Black Men and the U.S. Economy: How the Economic Recovery Is Perpetuating Systemic Racism

Article

Southwest Tribune Newspaper: Rochester, New York

In recent months, leading economists have touted that the labor market is recovering from the global pandemic and related recession, putting the United States on a path to reaching full employment.

Yet this economic recovery is revealing the impacts of continuing systemic racism, ageism, and ableism on the labor market. Specifically, many Black men—older and disabled Black men in particular—continue to experience persistent gaps in both employment and economic opportunity.

An economy where Black men consistently experience significantly higher unemployment rates than white men cannot be considered as having reached full employment.
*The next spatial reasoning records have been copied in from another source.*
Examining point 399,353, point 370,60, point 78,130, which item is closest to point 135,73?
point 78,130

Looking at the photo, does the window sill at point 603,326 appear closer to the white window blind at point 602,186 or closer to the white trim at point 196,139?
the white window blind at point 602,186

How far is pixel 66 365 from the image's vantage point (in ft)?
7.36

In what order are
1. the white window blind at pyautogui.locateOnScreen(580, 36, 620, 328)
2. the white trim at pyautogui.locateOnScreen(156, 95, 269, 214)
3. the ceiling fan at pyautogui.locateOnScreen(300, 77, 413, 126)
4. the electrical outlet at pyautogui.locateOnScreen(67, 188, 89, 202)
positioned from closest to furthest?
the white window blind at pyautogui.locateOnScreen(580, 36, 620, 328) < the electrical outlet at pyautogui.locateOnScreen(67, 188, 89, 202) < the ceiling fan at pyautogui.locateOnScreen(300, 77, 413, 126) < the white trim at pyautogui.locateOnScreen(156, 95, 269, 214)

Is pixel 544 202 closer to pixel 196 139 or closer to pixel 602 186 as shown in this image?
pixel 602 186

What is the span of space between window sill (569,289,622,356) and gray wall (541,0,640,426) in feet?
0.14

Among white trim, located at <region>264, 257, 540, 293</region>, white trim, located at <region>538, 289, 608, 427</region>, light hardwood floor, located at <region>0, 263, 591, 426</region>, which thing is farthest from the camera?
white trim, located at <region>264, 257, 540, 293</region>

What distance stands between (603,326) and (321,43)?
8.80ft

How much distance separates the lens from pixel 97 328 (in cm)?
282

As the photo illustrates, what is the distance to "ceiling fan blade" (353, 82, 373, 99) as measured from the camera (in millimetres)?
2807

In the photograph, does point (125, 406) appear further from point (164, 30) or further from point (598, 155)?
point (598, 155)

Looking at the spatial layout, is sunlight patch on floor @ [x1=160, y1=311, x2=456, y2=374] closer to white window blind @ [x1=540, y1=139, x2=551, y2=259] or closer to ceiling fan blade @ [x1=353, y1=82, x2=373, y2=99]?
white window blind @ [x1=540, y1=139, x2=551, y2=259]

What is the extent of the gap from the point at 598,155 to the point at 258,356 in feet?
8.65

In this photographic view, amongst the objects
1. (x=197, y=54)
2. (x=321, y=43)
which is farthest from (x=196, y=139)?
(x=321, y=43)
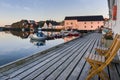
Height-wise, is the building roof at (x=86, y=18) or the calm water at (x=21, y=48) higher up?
the building roof at (x=86, y=18)

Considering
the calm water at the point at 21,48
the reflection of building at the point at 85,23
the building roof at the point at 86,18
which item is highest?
the building roof at the point at 86,18

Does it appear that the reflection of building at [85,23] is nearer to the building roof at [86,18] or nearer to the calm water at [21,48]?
the building roof at [86,18]

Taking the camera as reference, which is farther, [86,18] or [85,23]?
[86,18]

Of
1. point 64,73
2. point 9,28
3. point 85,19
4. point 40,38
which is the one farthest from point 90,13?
point 64,73

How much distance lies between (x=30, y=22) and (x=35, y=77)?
93.1 meters

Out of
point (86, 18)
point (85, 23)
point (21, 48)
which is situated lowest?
point (21, 48)

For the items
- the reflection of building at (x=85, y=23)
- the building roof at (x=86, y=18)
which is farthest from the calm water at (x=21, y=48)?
the building roof at (x=86, y=18)

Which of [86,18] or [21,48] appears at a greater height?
[86,18]

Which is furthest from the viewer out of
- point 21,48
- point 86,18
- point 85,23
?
point 86,18

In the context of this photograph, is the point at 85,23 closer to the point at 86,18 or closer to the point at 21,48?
the point at 86,18

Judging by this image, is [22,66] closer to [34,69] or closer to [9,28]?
[34,69]

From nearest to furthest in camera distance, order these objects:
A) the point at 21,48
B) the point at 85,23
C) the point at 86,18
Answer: the point at 21,48
the point at 85,23
the point at 86,18

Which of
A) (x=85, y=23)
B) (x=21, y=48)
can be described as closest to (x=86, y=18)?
(x=85, y=23)

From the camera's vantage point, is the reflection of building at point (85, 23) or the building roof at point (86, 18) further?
the building roof at point (86, 18)
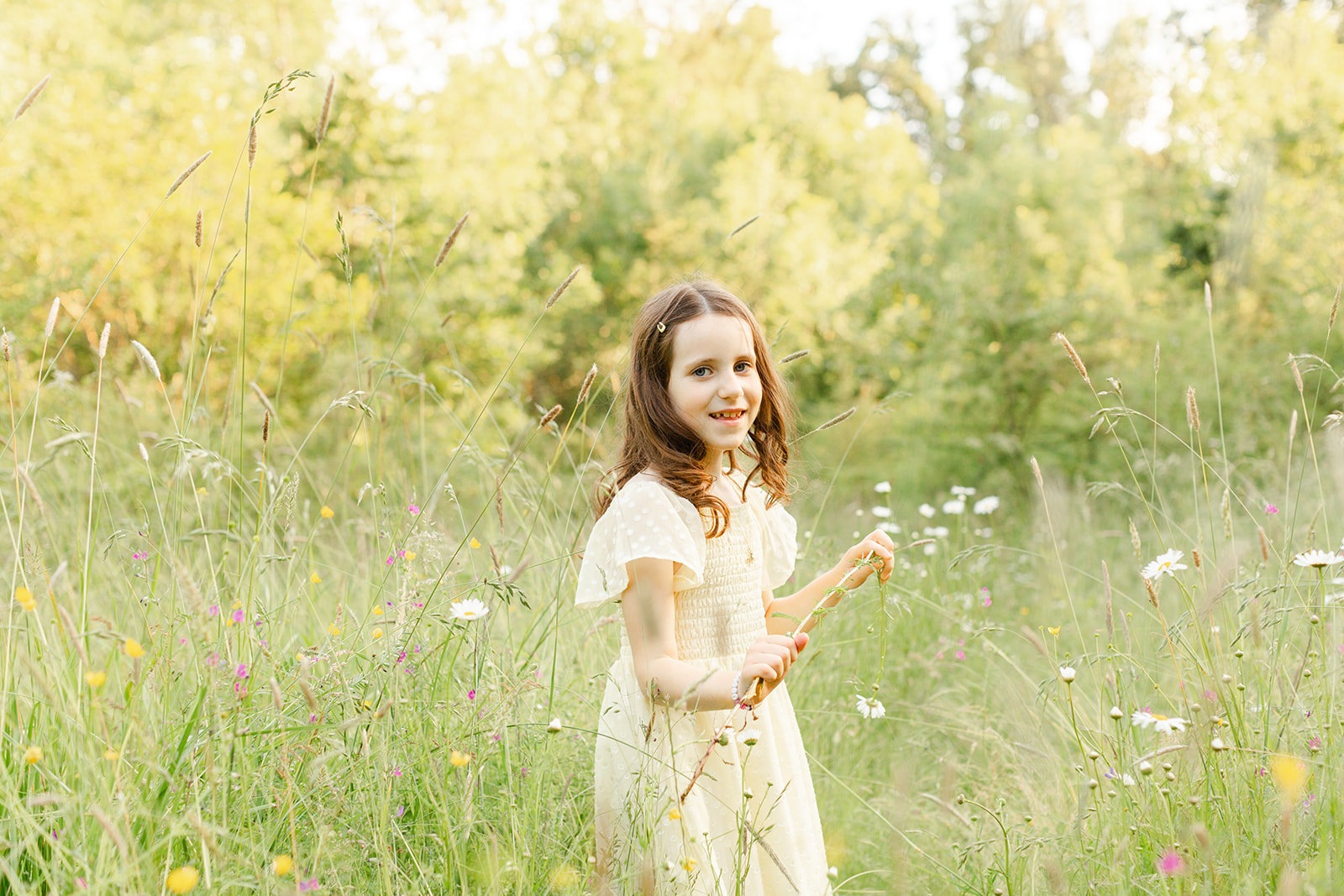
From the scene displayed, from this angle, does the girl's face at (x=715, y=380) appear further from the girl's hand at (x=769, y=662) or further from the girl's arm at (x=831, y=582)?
the girl's hand at (x=769, y=662)

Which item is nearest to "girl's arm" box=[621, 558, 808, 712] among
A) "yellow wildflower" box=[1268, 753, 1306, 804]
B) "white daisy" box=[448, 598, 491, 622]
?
"white daisy" box=[448, 598, 491, 622]

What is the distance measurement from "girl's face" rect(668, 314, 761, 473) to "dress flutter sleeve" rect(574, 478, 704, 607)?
150 millimetres

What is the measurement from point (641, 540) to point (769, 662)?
400 mm

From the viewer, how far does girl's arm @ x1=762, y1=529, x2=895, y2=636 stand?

Likewise, a recovery that does not reach everyone equitably does not bode well for the country’s long-term economic health and stability.

Many Black men … continue to experience persistent gaps in both employment and economic opportunity.

The COVID-19 recession has had severe impacts on Black men’s employment.

The COVID-19 pandemic plunged the United States into a deep recession that affected workers and families across the country; however, the impacts of this recession have also revealed the harmful ramifications of long-standing systemic racism on the labor market.

During the height of the pandemic-induced recession in April 2020, the unemployment rate reached 14.7 percent, the highest rate observed since this data collection began in 1948.

While the unemployment rate for white men during this period was high relative to pre-pandemic levels, at 12.3 percent in April 2020, Black men’s unemployment soared to a high of 16 percent in June 2020—a level that has never been reached by white men.

Notably, during this time, Black men also experienced longer periods of unemployment than white men: In 2021, the typical duration of unemployment among Black men was 20.1 weeks, compared with 16.6 weeks among white men.

By February 2022, white men’s unemployment had dropped all the way to 3 percent, while Black men’s unemployment hovered at more than twice that, at 6.4 percent.

While the decline in Black men’s unemployment rate has been faster than that of the Great Recession, racial inequities persist.

Historic discrimination means that Black men have long been left out of the labor market and are overrepresented in low-wage jobs.

Almost 250 years of slavery, followed by the failure of Reconstruction and a century of Jim Crow segregation, built the foundation of Black suppression and exploitation in the United States, intentionally depriving Black people of opportunities to build or pass on wealth.

Additionally, policies in the 20th century—such as the exclusion of occupations traditionally held by Black men from New Deal programs, discriminatory implementation of the GI Bill, redlining, subprime loans, gerrymandering, and voter suppression—compounded the inequities experienced by Black individuals and families in employment, housing, voting, and more, further cementing economic disparities that persist to this day.

Meanwhile, the overrepresentation of Black men, women, and youth in the criminal justice system has had a high cost on the economic mobility of Black families and communities across the country for decades.

In addition, inequitable access to public services and supports has forced many Black communities into enduring cycles of generational poverty and deprivation.

There are far more Black men who are jobless than the already high unemployment figures would suggest, further contributing to greater poverty, reduced financial stability, and a lack of generational wealth in Black families and communities.